__TEXTO PRESENTADO__:
━━━━━━━━━━━━━━━━━━━━

Varios politólogos franceses piensan mejorar la democracia fortaleciendo el debate institucional.
—Sí, pero mi objeción es mucho más amplia: no digo únicamente que la democracia no puede quedar reducida sólo a las elecciones, tampoco puede quedar reducida al debate. Lo que el pueblo hace y es debe influir en el gobierno, de formas variadas. Su influencia no puede quedar reducida a una forma particular de constitución. Por otra parte, muchos problemas del siglo XXI escapan al marco de los estados nacionales. La democracia existe sólo dentro de los estados nacionales así que, nos guste o no, tenemos que encontrar otras formas de abordar problemas globales. Es difícil de saber cuáles van a ser porque, hasta ahora, nada reemplazó a los estados.

Cuando habla de "pueblo" piensa en movimientos sociales, los de Argentina, por ejemplo.
—Por supuesto. Cualquier movimiento es sumamente importante, siempre que el gobierno tome en cuenta la opinión del pueblo.

—Usted estudió la forma en que, históricamente, muchos movimientos perdieron eficacia al convertirse en usinas de clientelismo, usados por el populismo.
—"Populismo" es un término que se usa en sentido demasiado general. La mayoría piensa que el populismo está asociado a la derecha política pero también puede estar asociado a la izquierda o al centro. "Populismo" simplemente quiere decir gobiernos que tratan de hablar directamente con la gente; lo pueden hacer con diferentes propósitos. Perón era populista en un sentido y Chávez, en otro. No diría que necesariamente el populismo como tal debe ser aceptado por completo o rechazado. La esencia de la democracia es que el gobierno tiene que tomar en cuenta lo que el pueblo quiere y no quiere. No hay ningún mecanismo eficaz para hacerlo: el gobierno representativo no es muy eficaz. A veces funcionan mejor la prensa o los movimientos directos.

━━━━━━━━━━━━━━━━━━━━

__DATOS SIN PROCESAR__:

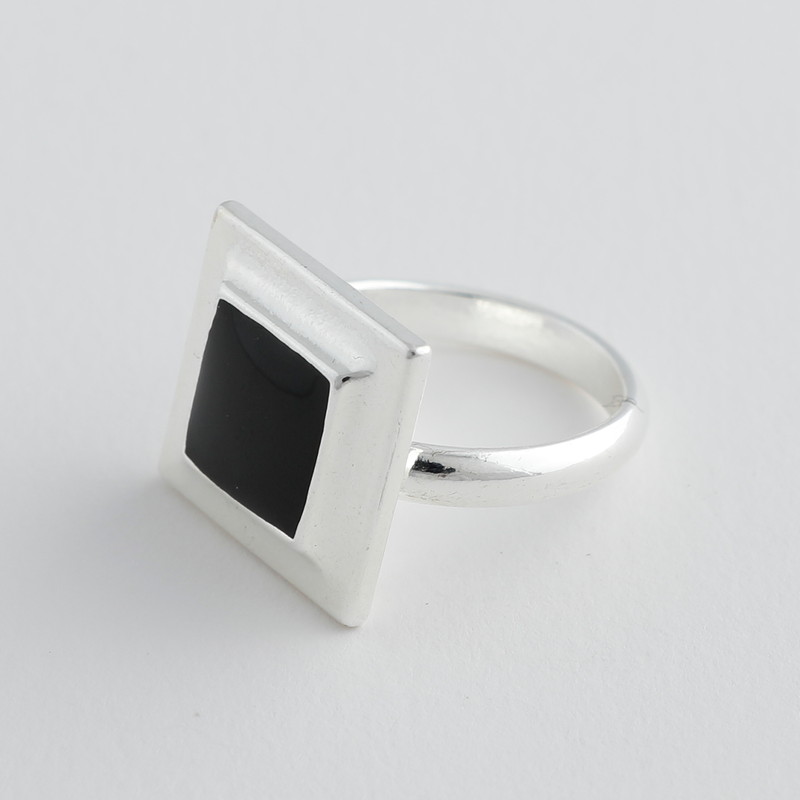 JewCas Frame（フレーム）リング[JC4982] silver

━━━━━━━━━━━━━━━━━━━━

__CONSIGNA__:
Reproduce sin cambios el fragmento del texto sobre la democracia que comienza con las palabras "Varios politólogos franceses" y concluye con "a los estados.".

__RESULTADO DEL EJERCICIO__:
Varios politólogos franceses piensan mejorar la democracia fortaleciendo el debate institucional.
—Sí, pero mi objeción es mucho más amplia: no digo únicamente que la democracia no puede quedar reducida sólo a las elecciones, tampoco puede quedar reducida al debate. Lo que el pueblo hace y es debe influir en el gobierno, de formas variadas. Su influencia no puede quedar reducida a una forma particular de constitución. Por otra parte, muchos problemas del siglo XXI escapan al marco de los estados nacionales. La democracia existe sólo dentro de los estados nacionales así que, nos guste o no, tenemos que encontrar otras formas de abordar problemas globales. Es difícil de saber cuáles van a ser porque, hasta ahora, nada reemplazó a los estados.